Хозяйка, оттеснив слуг, сама суетилась вокруг гостьи, подкладывая сладости и подливая чай. Пани Янина была во всем достойна мужа, выступая олицетворением благородной старости, и даже морщинки не портили ее, а скорее подчеркивали душевное тепло. Паулина любила бывать в Ковалях, ей, с детства всем обделенной сироте, и в королевских покоях не хватало домашнего уюта и простой семейной заботы. Она тянулась к старикам Ковальским, как тянется запоздалый осенний цветок к последним лучам солнца.
— Когда появилась эта береста? — вышел из оцепенения старик.
— Вчера, рано утром, — растерянно проговорила Паулина. — Записка лежала прямо у меня в опочивальне. Кто-то просунул ее в щель под дверью.
— Опросили челядь?
— Само собой, и служанок, и охрану. Никто ничего не видел.

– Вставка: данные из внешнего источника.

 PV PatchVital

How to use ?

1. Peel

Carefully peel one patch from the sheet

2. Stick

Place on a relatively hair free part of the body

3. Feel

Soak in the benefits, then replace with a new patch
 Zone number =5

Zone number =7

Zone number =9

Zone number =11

— Значит кто-то из них, — пан Ковальский поднялся из-за стола и размеренно зашагал по комнате.
— Но этого не может быть, все люди проверенные, не один год на службе, и никогда, никогда ничего за ними дурного не водилось.
— Ну, иногда соблазны мешают исполнять долг, — Ковальский остановился возле камина и оперся на изразцовый угол.

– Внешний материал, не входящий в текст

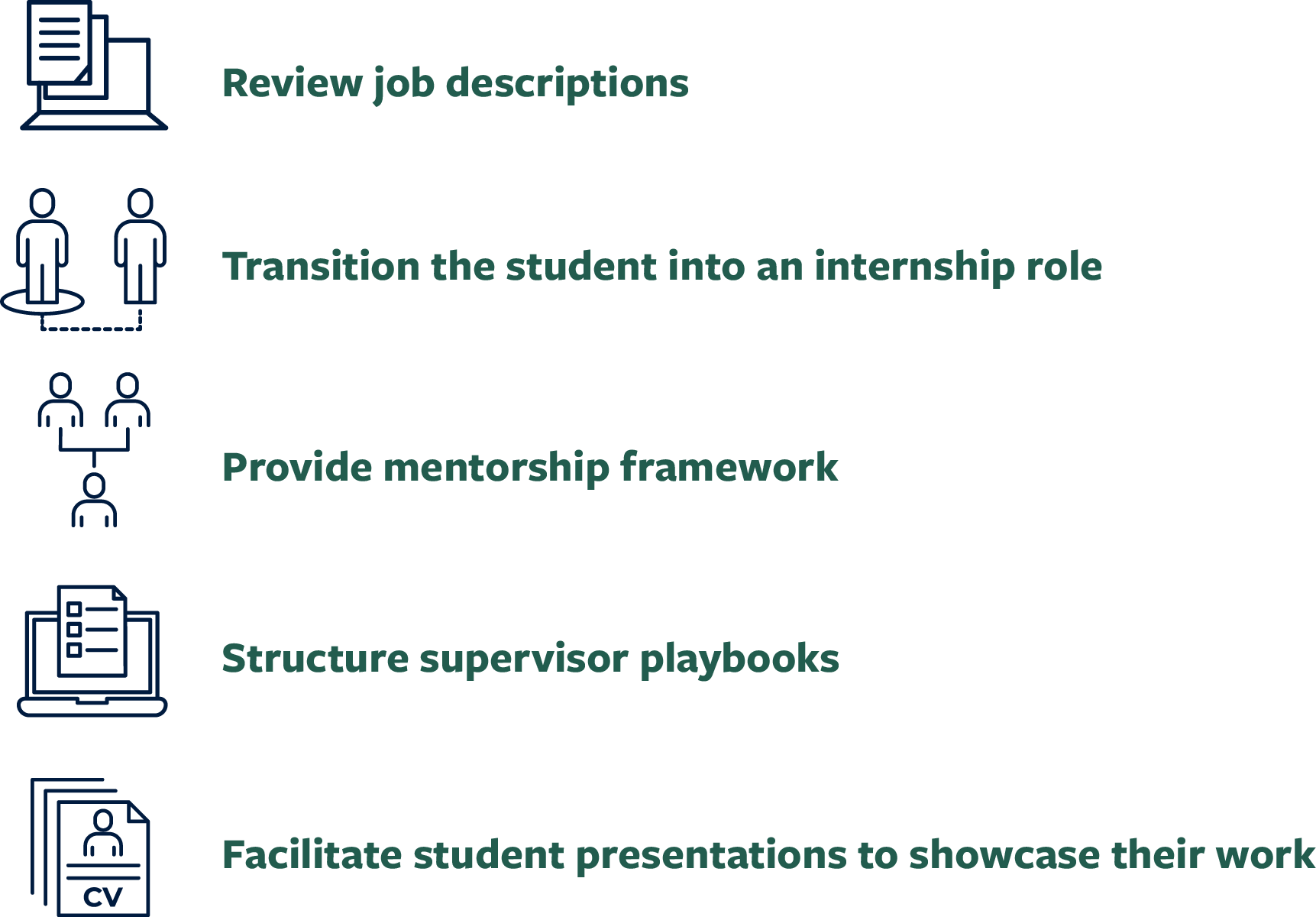 Review job descriptions

Transition the student into an internship role

Provide mentorship framework

Structure supervisor playbooks

CV

Facilitate student presentations to showcase their work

— Да нет, это колдовство, ворожба. Береста появилась сама собой, чтобы предупредить об опасности, — убежденно заявила королева.
— Государыня, — улыбнулся Яромир, и ироничные складки в уголках губ стали еще резче, — колдовство-колдовством, но я бы на вашем месте немедленно отослал прочь всех, кто имел доступ к вашим покоям в тот день.
— Но кто-то же из них невиновен, да может почти все невиновны, — развела руками Паулина, — за что же их наказывать?
— А кто-то виновен, — поднял на нее бледно-васильковые глаза пан Яромир, — и этот кто-то желает вам зла.
— Но он же предупредил… из добрых побуждений, — пробормотала королева.
— Тот, кто желает добра, приходит в открытую, а не морочит голову с помощью мутных записок.
— Вы, как и Богумил, не верите в колдовство, — вздохнула королева, отхлебнув из чашки пряного отвара.
— Отчего же, я верю в колдовство, — небрежно проронил старик, — была возможность убедиться, — при этом пани Ковальская вздрогнула и быстро перекрестилась.
— Лучше не вспоминать, — умоляюще попросила она мужа.
— Но в этом случае, — продолжил Яромир, — кто-то просто не хочет, чтобы отпрыск Каменецких сел господарем яворов. И этот кто-то хорошо вас знает, государыня.
Легкий сквозняк потянул от двери, Паулина запахнулась плотнее в широкую шаль.
— Ветер северный, похолодало, — пани Янина щелкнула пальцами: — Эй, Дроган, подбрось дров в камин, мы государыню совсем заморозили.
— Да нет, мне не холодно, — вздохнула Паулина, — просто тревожно. Сердце щемит. Предупреждают, так и не надо ехать. Зачем нам эти яворы, что у нас земли своей мало?
— Надеюсь, вы это не говорили государю? — усмехнулся пан Яромир.